Melahat Sengir

Zamanın İzinde Arapgir

Melahat Sengir

Anadolu’nun unutulmuş köşelerinden birinde, zaman usulca durur; taşın gölgesi uzar, rüzgar kokuyu taşır ve geçmiş, bugünün yamaçlarına usulca siner. İşte tam orada, Malatya’nın serin rüzgârlarla öpülen kuzeydoğusunda, Fırat Nehri'nin kadim hikâyelerine kulağını dayamış Arapgir uzanır. Ne modernliğin hoyratlığından nasibini almıştır ne de zamana direnmek gibi bir kaygısı vardır. Arapgir, geçmişiyle barışık, doğasıyla iç içe, kendine has bir vakarla yaşamaya devam eder. Onu anlamak için sadece bakmak yetmez; koklamak, dinlemek, dokunmak gerekir… Çünkü Arapgir’de zaman sessiz değildir, fısıldar.

(Kazınmış altyazı metni verileri)
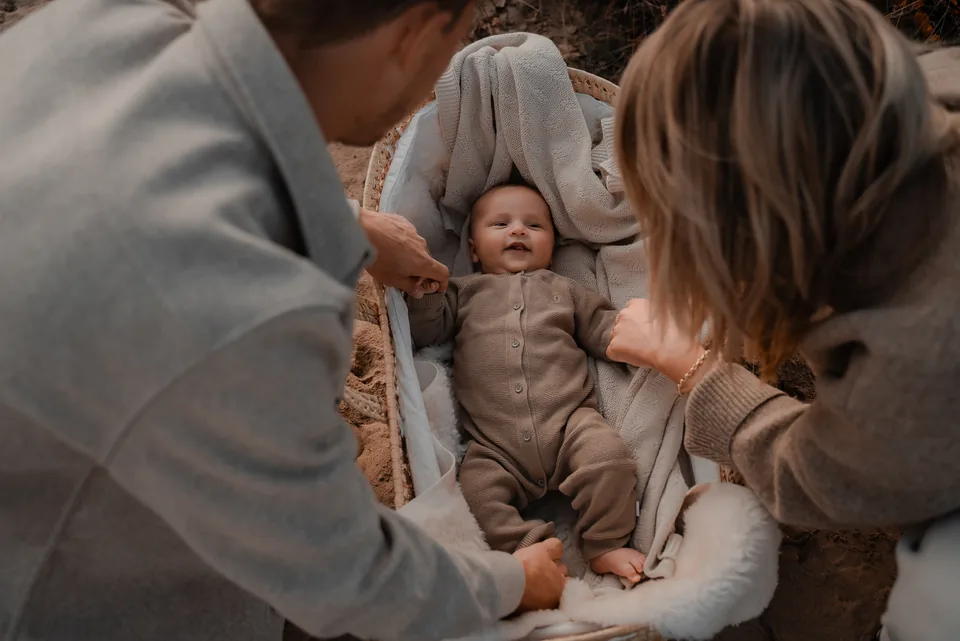 Ouders kijken naar hun baby in een rieten mandje op de heide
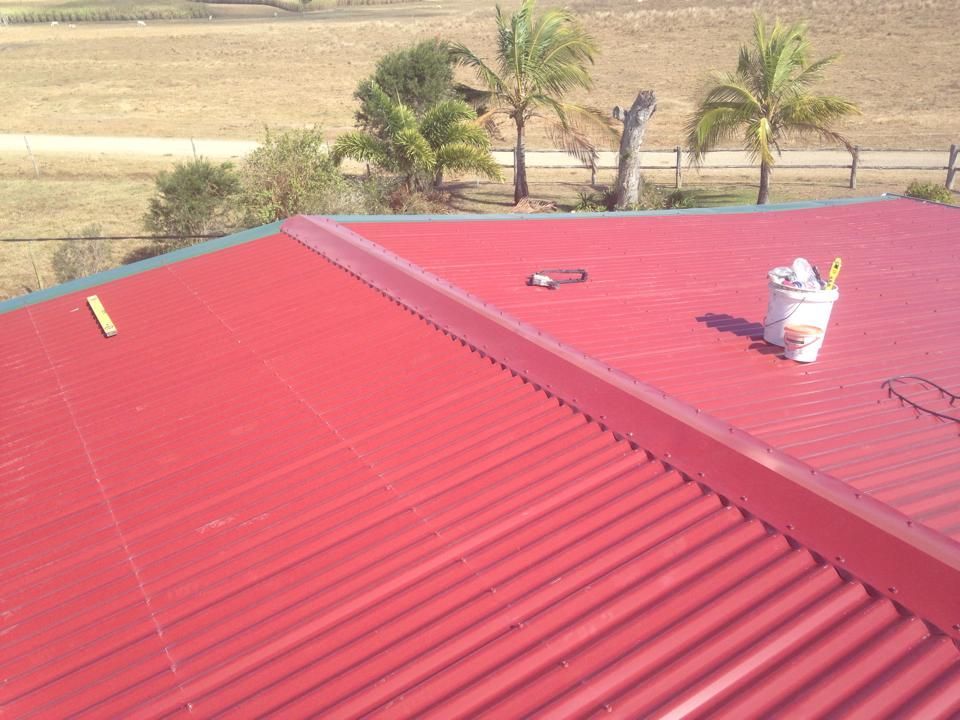 Red Corrugated Metal Roof With Tools, Palms, and Landscape — LJG Plumbing In Sarina, QLD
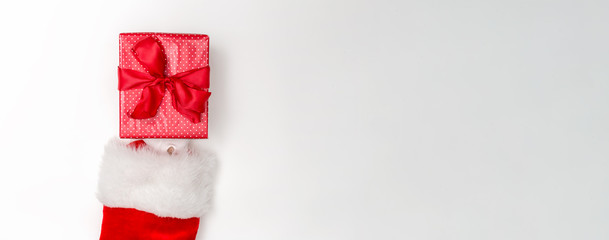 Santa holding a Christmas gift on a white background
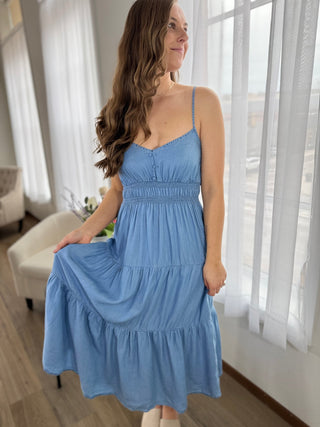 Woman wearing a blue dress in a bright room with large windows.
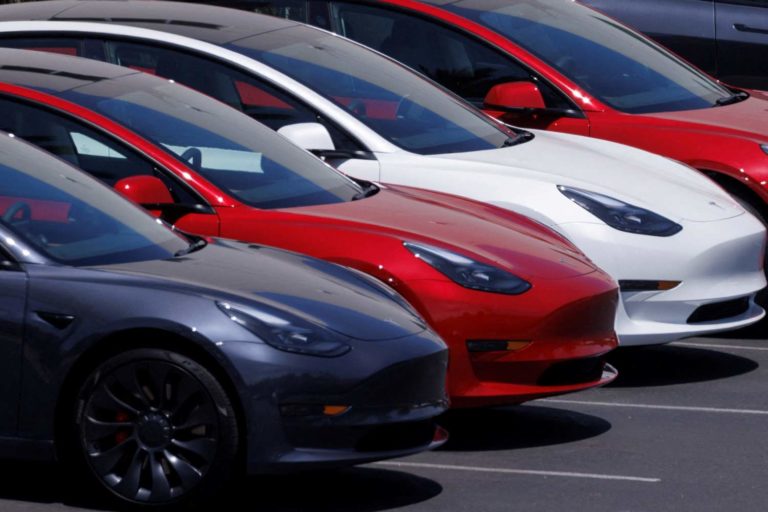 Foto mostra quatro veículos da Tesla, sendo um cinza, dois vermelhos e um branco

# Yönerge
Arapgir metninin "Zamanın İzinde Arapgir" sözlerinden "sessiz değildir, fısıldar." sözlerine kadar olan kısmını, "kadim" yerine "eski" koyarak düzenleyin.

# Görevin Yanıtı
Zamanın İzinde Arapgir

Melahat Sengir

Anadolu’nun unutulmuş köşelerinden birinde, zaman usulca durur; taşın gölgesi uzar, rüzgar kokuyu taşır ve geçmiş, bugünün yamaçlarına usulca siner. İşte tam orada, Malatya’nın serin rüzgârlarla öpülen kuzeydoğusunda, Fırat Nehri'nin eski hikâyelerine kulağını dayamış Arapgir uzanır. Ne modernliğin hoyratlığından nasibini almıştır ne de zamana direnmek gibi bir kaygısı vardır. Arapgir, geçmişiyle barışık, doğasıyla iç içe, kendine has bir vakarla yaşamaya devam eder. Onu anlamak için sadece bakmak yetmez; koklamak, dinlemek, dokunmak gerekir… Çünkü Arapgir’de zaman sessiz değildir, fısıldar.